Graph Valid Tree

Given n nodes labeled from 0 to n - 1 and a list of undirected edges (each edge is a pair of nodes), write a function to check whether these edges make up a valid tree.

For example:

Given n = 5 and edges = [[0, 1], [0, 2], [0, 3], [1, 4]], return true.

Given n = 5 and edges = [[0, 1], [1, 2], [2, 3], [1, 3], [1, 4]], return false.

Note: you can assume that no duplicate edges will appear in edges. Since all edges are undirected, [0, 1] is the same as [1, 0] and thus will not appear together in edges.

分析

这种验证有效的图都是一类题。无非就是几种方法,比如DFS。注意树有个特征就是一个child不能有两个parent, 根平时拓扑排序找环的的差别,当然由于这道题是无向图,不用考虑这方面。这题有几个要注意的地方,比如一个树只能有一个root,如果这个树存在多个root, 那肯定无效。

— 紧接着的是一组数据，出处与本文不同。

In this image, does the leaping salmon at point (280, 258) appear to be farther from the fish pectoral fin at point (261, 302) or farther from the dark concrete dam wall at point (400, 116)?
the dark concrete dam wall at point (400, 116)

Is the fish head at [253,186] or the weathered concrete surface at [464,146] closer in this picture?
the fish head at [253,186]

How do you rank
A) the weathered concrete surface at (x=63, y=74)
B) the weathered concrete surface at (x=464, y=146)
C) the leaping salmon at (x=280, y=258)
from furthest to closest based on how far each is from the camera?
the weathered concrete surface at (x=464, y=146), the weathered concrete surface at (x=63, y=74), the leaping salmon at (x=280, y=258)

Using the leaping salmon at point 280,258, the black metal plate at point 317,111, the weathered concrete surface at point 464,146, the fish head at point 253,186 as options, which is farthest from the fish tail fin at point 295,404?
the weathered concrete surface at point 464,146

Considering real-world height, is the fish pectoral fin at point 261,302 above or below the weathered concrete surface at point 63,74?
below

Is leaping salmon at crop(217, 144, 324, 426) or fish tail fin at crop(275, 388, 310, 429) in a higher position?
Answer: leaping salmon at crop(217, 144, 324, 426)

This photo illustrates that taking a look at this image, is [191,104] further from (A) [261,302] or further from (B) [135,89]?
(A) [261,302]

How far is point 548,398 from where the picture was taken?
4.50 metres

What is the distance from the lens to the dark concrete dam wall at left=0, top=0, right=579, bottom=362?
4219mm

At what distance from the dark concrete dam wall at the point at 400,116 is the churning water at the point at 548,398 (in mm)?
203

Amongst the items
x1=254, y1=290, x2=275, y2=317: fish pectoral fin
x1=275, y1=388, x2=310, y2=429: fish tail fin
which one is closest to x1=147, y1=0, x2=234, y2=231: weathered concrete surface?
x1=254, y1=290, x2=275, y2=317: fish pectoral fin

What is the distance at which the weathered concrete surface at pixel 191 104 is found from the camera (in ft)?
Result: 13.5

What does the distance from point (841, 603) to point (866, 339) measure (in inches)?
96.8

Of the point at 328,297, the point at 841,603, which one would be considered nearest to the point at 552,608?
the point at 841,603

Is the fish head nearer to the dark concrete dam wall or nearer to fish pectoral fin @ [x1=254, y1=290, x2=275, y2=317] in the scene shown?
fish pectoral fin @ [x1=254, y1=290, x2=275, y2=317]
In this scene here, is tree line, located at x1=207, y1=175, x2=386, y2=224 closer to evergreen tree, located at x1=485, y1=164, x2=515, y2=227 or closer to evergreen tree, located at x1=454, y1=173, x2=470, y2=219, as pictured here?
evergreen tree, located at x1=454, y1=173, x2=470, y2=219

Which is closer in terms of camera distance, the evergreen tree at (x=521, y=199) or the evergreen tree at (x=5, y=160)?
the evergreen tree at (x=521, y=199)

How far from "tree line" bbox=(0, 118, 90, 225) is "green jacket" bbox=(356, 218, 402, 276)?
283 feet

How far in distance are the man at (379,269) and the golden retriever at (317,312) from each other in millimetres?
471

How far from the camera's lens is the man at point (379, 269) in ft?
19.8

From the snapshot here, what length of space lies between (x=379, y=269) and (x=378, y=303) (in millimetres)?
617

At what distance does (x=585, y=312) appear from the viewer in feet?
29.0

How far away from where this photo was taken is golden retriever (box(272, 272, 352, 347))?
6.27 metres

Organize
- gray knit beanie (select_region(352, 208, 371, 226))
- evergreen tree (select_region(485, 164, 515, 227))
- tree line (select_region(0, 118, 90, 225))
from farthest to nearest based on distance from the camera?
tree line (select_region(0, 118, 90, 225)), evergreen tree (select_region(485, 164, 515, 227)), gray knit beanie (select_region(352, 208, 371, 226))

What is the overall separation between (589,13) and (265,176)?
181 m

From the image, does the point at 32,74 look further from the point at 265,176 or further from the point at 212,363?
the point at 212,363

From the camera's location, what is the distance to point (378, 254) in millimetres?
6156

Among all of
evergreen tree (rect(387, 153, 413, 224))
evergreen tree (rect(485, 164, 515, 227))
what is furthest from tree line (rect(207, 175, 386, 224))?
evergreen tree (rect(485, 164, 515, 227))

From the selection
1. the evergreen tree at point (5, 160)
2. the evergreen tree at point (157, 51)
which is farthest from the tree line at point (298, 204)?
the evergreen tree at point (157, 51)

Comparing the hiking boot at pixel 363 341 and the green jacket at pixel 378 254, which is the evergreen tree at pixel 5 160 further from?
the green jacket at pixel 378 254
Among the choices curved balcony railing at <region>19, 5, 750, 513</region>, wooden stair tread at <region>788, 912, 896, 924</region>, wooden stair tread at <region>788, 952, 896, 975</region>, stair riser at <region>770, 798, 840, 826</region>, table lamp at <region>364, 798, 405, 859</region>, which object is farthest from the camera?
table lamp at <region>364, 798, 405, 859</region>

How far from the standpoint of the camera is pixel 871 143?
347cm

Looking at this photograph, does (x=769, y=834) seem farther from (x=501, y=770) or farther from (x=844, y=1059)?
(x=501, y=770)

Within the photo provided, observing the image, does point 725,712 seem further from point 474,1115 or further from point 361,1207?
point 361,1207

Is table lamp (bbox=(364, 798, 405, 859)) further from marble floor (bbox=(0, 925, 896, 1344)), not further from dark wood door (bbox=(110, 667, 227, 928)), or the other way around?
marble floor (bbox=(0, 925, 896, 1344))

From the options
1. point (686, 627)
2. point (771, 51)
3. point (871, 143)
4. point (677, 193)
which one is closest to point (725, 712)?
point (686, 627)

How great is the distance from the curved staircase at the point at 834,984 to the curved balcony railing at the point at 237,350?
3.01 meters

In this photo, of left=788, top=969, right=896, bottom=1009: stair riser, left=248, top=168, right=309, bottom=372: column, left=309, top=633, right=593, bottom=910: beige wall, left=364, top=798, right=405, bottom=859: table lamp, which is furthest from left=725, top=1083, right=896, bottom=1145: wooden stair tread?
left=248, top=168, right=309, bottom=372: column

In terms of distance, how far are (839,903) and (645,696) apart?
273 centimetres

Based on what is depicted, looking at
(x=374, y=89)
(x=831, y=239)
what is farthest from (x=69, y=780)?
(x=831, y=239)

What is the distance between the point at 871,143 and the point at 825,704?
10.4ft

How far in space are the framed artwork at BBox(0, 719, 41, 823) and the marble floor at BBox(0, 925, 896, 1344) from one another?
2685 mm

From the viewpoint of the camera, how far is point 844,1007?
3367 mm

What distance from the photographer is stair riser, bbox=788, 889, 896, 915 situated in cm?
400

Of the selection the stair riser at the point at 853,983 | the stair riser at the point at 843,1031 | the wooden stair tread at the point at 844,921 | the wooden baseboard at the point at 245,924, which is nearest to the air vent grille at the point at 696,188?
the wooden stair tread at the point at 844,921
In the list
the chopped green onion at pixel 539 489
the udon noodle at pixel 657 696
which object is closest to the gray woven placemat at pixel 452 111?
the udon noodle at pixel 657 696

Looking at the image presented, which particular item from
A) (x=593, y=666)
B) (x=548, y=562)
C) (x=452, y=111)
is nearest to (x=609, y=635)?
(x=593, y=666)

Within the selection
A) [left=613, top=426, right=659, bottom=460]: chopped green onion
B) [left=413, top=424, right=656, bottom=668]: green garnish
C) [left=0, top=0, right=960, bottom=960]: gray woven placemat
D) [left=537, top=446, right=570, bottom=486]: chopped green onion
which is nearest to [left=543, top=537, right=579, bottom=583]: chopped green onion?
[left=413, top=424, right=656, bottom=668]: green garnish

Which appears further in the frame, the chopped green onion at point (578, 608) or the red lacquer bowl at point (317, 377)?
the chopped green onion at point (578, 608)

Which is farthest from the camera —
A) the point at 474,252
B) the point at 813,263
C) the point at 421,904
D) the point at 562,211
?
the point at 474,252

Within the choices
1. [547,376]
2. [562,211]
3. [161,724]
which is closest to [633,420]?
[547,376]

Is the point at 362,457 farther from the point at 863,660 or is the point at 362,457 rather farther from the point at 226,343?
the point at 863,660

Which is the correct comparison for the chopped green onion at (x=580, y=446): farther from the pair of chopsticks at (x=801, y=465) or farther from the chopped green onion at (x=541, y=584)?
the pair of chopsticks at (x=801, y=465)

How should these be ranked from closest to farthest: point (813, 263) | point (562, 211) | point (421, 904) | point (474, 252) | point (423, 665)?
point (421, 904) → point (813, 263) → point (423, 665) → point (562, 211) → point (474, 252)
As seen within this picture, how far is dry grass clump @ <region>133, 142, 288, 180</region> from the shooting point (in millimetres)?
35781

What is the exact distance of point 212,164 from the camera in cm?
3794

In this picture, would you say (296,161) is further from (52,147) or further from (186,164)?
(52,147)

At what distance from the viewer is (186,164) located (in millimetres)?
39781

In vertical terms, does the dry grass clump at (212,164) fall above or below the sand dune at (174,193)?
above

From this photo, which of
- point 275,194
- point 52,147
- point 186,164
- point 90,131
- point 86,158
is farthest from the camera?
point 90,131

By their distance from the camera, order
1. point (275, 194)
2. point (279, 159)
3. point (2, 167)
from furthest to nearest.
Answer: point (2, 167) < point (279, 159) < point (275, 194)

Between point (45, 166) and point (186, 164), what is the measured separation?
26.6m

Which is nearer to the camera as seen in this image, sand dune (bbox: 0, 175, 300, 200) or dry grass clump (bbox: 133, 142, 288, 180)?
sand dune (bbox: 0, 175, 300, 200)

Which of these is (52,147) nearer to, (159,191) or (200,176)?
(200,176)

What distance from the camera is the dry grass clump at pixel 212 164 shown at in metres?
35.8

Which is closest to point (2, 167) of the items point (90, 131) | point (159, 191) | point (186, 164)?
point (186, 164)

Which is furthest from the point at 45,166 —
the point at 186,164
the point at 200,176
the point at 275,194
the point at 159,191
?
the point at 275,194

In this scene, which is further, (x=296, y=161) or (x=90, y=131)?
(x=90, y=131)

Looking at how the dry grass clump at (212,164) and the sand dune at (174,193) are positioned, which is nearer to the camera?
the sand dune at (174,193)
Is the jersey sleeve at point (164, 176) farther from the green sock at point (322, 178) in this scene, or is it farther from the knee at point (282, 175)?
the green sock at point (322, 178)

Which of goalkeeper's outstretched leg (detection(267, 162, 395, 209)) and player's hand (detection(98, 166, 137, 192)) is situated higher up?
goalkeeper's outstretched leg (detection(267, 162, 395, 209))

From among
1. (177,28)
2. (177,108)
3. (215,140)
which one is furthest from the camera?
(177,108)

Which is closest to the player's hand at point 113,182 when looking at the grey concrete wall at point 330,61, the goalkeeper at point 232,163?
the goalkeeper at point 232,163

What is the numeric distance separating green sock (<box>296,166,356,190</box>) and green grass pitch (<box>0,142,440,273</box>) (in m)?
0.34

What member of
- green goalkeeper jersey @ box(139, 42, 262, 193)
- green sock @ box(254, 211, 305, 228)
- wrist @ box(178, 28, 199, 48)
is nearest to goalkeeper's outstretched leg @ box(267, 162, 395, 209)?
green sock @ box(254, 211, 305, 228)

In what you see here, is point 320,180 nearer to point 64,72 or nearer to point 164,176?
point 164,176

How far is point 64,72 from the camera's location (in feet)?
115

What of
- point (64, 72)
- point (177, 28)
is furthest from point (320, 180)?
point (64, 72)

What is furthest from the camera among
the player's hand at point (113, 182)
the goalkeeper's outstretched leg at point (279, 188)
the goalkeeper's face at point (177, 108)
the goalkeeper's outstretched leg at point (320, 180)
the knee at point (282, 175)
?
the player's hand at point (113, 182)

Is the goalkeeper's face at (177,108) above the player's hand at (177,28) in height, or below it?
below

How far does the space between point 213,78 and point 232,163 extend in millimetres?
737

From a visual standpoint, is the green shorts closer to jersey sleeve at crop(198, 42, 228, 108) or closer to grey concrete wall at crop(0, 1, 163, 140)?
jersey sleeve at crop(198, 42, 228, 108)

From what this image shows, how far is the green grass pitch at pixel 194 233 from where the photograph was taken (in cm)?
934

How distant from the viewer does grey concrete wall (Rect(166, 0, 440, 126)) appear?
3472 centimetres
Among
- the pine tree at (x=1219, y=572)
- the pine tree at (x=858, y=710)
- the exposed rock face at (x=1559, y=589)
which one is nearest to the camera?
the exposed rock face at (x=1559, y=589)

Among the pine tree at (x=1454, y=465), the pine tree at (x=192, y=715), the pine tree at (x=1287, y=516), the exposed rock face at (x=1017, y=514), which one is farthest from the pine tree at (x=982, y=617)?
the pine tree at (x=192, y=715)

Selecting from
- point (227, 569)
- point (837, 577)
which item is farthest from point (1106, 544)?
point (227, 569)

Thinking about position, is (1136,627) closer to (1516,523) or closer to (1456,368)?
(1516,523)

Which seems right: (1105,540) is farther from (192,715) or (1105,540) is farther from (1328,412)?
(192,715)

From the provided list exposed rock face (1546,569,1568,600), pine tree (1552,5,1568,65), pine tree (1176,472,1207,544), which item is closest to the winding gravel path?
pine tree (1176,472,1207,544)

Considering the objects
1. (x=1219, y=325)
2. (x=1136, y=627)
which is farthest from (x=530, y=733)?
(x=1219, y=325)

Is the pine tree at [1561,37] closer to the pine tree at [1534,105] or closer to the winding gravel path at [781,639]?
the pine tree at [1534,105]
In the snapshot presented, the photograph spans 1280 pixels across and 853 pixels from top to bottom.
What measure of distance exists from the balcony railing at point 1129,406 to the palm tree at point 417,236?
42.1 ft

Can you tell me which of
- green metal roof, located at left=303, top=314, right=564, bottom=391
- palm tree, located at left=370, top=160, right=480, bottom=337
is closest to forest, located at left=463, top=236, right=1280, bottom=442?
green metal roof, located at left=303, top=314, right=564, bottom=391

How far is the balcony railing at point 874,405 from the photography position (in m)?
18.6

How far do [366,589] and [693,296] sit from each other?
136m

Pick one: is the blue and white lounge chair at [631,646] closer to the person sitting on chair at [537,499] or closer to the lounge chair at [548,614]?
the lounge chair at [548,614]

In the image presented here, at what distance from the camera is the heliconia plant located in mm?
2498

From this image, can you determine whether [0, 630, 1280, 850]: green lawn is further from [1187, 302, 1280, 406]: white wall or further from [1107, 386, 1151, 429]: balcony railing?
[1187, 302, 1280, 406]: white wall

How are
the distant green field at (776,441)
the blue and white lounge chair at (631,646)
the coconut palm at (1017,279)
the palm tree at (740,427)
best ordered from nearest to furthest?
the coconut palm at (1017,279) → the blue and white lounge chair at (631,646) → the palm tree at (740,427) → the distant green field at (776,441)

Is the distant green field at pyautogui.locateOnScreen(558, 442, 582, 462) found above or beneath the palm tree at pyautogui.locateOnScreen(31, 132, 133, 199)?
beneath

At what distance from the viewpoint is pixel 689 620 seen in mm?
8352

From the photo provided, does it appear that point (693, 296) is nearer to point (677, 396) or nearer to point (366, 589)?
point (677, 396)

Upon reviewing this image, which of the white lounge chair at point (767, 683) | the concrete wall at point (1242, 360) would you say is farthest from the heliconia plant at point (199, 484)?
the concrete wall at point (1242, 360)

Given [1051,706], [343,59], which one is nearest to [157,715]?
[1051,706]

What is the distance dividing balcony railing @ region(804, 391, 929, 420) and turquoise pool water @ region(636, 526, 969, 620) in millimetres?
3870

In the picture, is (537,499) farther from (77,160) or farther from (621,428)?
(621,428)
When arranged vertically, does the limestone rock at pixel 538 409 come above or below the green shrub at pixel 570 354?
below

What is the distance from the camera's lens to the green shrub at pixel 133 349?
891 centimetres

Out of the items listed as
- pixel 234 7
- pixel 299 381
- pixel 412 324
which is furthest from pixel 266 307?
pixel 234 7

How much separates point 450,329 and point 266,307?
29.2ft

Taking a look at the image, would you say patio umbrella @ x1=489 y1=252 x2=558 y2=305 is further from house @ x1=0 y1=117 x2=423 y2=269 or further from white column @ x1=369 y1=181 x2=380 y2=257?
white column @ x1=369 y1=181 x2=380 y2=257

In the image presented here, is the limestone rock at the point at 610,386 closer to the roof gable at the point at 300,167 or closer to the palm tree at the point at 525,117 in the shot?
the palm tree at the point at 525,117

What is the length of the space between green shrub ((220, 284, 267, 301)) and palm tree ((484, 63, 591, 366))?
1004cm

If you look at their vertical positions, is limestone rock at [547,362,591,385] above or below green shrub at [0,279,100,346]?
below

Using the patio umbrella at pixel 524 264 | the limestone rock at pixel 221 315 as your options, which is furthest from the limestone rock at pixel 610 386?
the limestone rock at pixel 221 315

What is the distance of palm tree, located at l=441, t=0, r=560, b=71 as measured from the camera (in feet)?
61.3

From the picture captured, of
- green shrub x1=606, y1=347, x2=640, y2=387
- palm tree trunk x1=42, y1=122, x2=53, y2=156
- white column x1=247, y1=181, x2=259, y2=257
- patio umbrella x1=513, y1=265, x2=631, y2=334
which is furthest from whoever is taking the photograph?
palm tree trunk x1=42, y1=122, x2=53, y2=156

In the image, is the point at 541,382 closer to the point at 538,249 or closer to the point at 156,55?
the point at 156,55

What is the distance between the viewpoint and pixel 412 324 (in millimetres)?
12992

由于这道题是无向图,那么我们其实可以从任意一个点开始DFS,不用必须从root,因为无向图从任意一点都可以遍历到整块部分。添加edge的时候两个方向都添就可以了,另外就是还有个注意的地方就是如果在遍历neighbors的时候,自己parent不要遍历,否则直接返回false以为有环了。总结一句就是,这种无向图每个点遍历一次就可以了,否则就意味着有环。

如果这道题换成是有向图的话,解法见下文。

复杂度

time: O(V + E), space: O(h)

代码

public class Solution {
     public boolean validTree(int n, int[][] edges) {
        List<Integer>[] graph = new List[n];

        for (int i = 0; i < n; i++) {
            graph[i] = new ArrayList<Integer>();
        }

        for (int i = 0; i < edges.length; i++) {
            graph[edges[i][0]].add(edges[i][1]);
            graph[edges[i][1]].add(edges[i][0]);
        }

        boolean[] visited = new boolean[n];
        if (!dfs(graph, 0, visited, -1)) {
            return false;
        }
        
        // 检测是否存在多个root, 如是意味着图无效
        for (int i = 0; i < n; i++) {
            if (!visited[i]) {
                return false;
            }
        }

        return true;
    }

    private boolean dfs(List<Integer>[] graph, int i, boolean[] visited, int prev) {
        // 发现环
        if (visited[i]) {
            return false;
        }
        visited[i] = true;

        for (int num : graph[i]) {
            if (prev != num && !dfs(graph, num, visited, i)) {
                return false;
            }
        }

        return true;
    }
}

Graph Valid Tree(Directed Edges)

Given n nodes labeled from 0 to n - 1 and a list of directed edges (each edge is a pair of nodes), write a function to check whether these edges make up a valid tree.

For example:

Given n = 5 and edges = [[0, 1], [0, 2], [0, 3], [1, 4]], return true.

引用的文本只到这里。